(* Title: HOL/Real/HahnBanach/Subspace.thy
ID: $Id$
Author: Gertrud Bauer, TU Munich
*)
header {* Subspaces *}
theory Subspace imports VectorSpace begin
subsection {* Definition *}
text {*
A non-empty subset @{text U} of a vector space @{text V} is a
\emph{subspace} of @{text V}, iff @{text U} is closed under addition
and scalar multiplication.
*}
locale subspace = var U + var V +
assumes non_empty [iff, intro]: "U \<noteq> {}"
and subset [iff]: "U \<subseteq> V"
and add_closed [iff]: "x \<in> U \<Longrightarrow> y \<in> U \<Longrightarrow> x + y \<in> U"
and mult_closed [iff]: "x \<in> U \<Longrightarrow> a \<cdot> x \<in> U"
declare vectorspace.intro [intro?] subspace.intro [intro?]
syntax (symbols)
subspace :: "'a set \<Rightarrow> 'a set \<Rightarrow> bool" (infix "\<unlhd>" 50)

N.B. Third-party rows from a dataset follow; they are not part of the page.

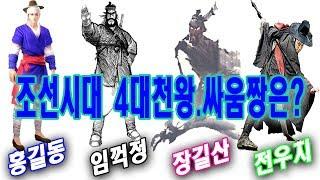 조선시대 4대싸움짱, 4대천왕, 4대주먹왕 서열 1위 ~ 4위는?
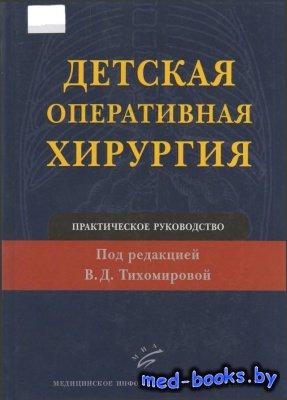 Детская оперативная хирургия - Тихомирова В.Д. - 2011 год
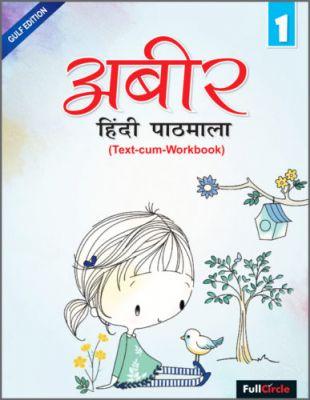 ABEER HINDI PATHMALA (TEXT-CUM-WORKBOOK) FOR CLASS - 1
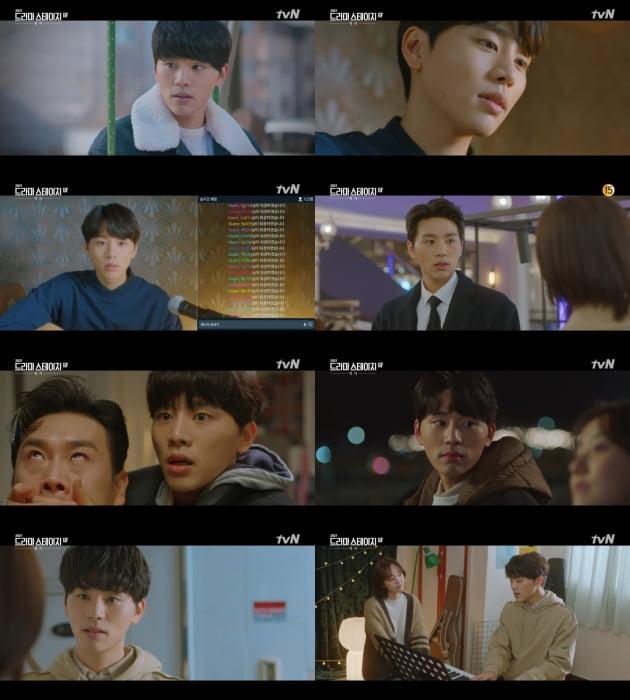 /사진=tvN '드라마 스테이지 2021-럭키' 영상 캡처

lemma subspace_subset [elim]: "U \<unlhd> V \<Longrightarrow> U \<subseteq> V"
by (rule subspace.subset)
lemma (in subspace) subsetD [iff]: "x \<in> U \<Longrightarrow> x \<in> V"
using subset by blast
lemma subspaceD [elim]: "U \<unlhd> V \<Longrightarrow> x \<in> U \<Longrightarrow> x \<in> V"
by (rule subspace.subsetD)
lemma rev_subspaceD [elim?]: "x \<in> U \<Longrightarrow> U \<unlhd> V \<Longrightarrow> x \<in> V"
by (rule subspace.subsetD)
lemma (in subspace) diff_closed [iff]:
includes vectorspace
shows "x \<in> U \<Longrightarrow> y \<in> U \<Longrightarrow> x - y \<in> U"
by (simp add: diff_eq1 negate_eq1)
text {*
\medskip Similar as for linear spaces, the existence of the zero
element in every subspace follows from the non-emptiness of the
carrier set and by vector space laws.
*}
lemma (in subspace) zero [intro]:
includes vectorspace
shows "0 \<in> U"
proof -
have "U \<noteq> {}" by (rule U_V.non_empty)
then obtain x where x: "x \<in> U" by blast
hence "x \<in> V" .. hence "0 = x - x" by simp
also have "... \<in> U" by (rule U_V.diff_closed)
finally show ?thesis .
qed
lemma (in subspace) neg_closed [iff]:
includes vectorspace
shows "x \<in> U \<Longrightarrow> - x \<in> U"
by (simp add: negate_eq1)
text {* \medskip Further derived laws: every subspace is a vector space. *}
lemma (in subspace) vectorspace [iff]:
includes vectorspace
shows "vectorspace U"
proof
show "U \<noteq> {}" ..
fix x y z assume x: "x \<in> U" and y: "y \<in> U" and z: "z \<in> U"
fix a b :: real
from x y show "x + y \<in> U" by simp
from x show "a \<cdot> x \<in> U" by simp
from x y z show "(x + y) + z = x + (y + z)" by (simp add: add_ac)
from x y show "x + y = y + x" by (simp add: add_ac)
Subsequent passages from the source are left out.